> [Условие задания]:
Продолжите текст о документальном кино и актерской игре, начав сразу после его последнего предложения.

Документально кино, как и «реальность», не оставляет после себя какого-либо ощущения законченности или «правильности» (структурности, системности) увиденного, после нее остается лишь впечатление, будто ты столкнулся с чьей-то жизнью, которая никогда не будет ни слишком драматичной, ни слишком монотонной, она будет попросту все такой же неопознанной. Такое кино оставляет тебя в известной степени равнодушным, собственно, как и многие другие встречи с «настоящими» людьми. Короче, в обычном документальном кино без помощи режиссера фиксируемая реальность не успевает организоваться в нечто художественное (код, шифр, «киноязык»), хотя такая потенция всегда имеется. Документальное кино — это подправить немного русло реки, когда как постдок — построить на ней дамбу. Художественное кино, в таком случае, это просто вырыть новое русло с запрудой.

Так в каких же пунктумах проявляет себя «документальность»? Это особая пластика оператора, заданная ему непредсказуемостью происходящего. Даже если оператор искусно имитирует «дрожь» ручной домашней камеры, то эту «имитационность» можно идентифицировать, так как ты замечаешь, что оператору в его моторном разброде известны границы сцены, у него есть допуск к любой ее точке. «Документальность» индексируется перцептивными нюансами, а не самой композицией или мизансценой в кадре и тем более не замыслом и сюжетной канвой («истинная» она или нет). Это что-то еле улавливаемое в поведении оператора и героев, тут же сливающееся с нашим взглядом, нечто на уровне их движений в пространстве, взглядов и динамики практик. Между оператором-документалистом и его героями должна быть некоторая неловкость, дистанция и стеснение перед фактом, что тут «снимают», уважение перед личным пространством. Документальное кино — это ни в коем случае не плутовство всевидящего ока (здесь нет «саспенса») или великого нейтралитета, это не инстанция «объективности» и истины («документальным» может быть и процесс создания иллюзии — ведь она сама и документируется). Это торжество присутствия киноаппарата в реальности, это гимн его способности фиксировать нас с вами, вне зависимости от наших желаний и намерений, но благодаря их столкновению здесь и сейчас перед объективом. Документальное кино документирует не чью-то историю, а динамку множественных реальностей здесь и сейчас, без подготовки и координации между участниками действия и их возможными поступками.

Актер как джаз-музыкант и "зловещая долина" актерской игры

Эффект «темной долины» гласит, что «робот или другой объект, выглядящий или действующий примерно как человек (но не точно так, как настоящий), вызывает неприязнь и отвращение у людей-наблюдателей». Я хочу воспользоваться формой этого тезиса, перенеся ее в иное поле анализа: актер, выглядящий и действующий примерно как реальный прототип его персонажа (но всегда не точно так, как реальный), может вызвать отчуждение, смех или равнодушие у зрителя.

> [Раздел материала]:
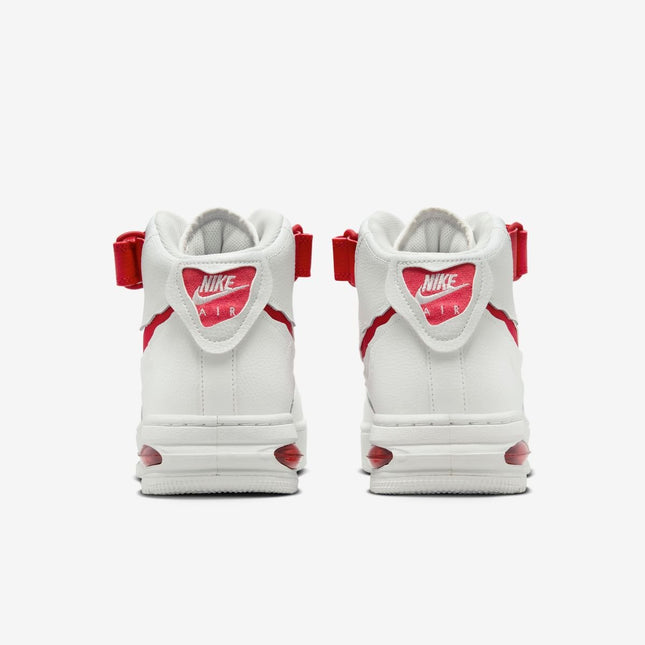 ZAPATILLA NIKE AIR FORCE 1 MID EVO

> [Ответ на задание]:
Теория и практика современной актерской игры завязана на принципах импровизации и непосредственного переживания — «вживания в образ» (знаменитая система Станиславского). Что это будет значить в общем? Хорошая актерская игра похожа на джазовую партию. Джазовый музыкант, в ходе заучивания и репетитивного воспроизведения готовых звуковых форм, создает личное пространство музыкальной вариации и приобретает генеративную способности комбинировать известные ему формы, смена которых может происходить случайно, но (в большинстве случаев) в рамках заданной темы или модальности. Импровизация не означает случайность саму по себе, это есть метод оперативного манипулирования известными артисту формами и техниками, связное исполнение которых структурируется здесь и сейчас. Именно так известные джазовые музыканты приобретали собственное «звучание» и для опытного слушателя могли быть различимы среди своих коллег в многочисленных квартетах и квинтетах. Знание многих форм, способность в них ориентироваться, интуиция создавать музыкальную темпоральность и нарратив всей партии — все это придавало музыке известную динамичность, «горячесть» или свинг, вводящий слушателя в эдакий транс.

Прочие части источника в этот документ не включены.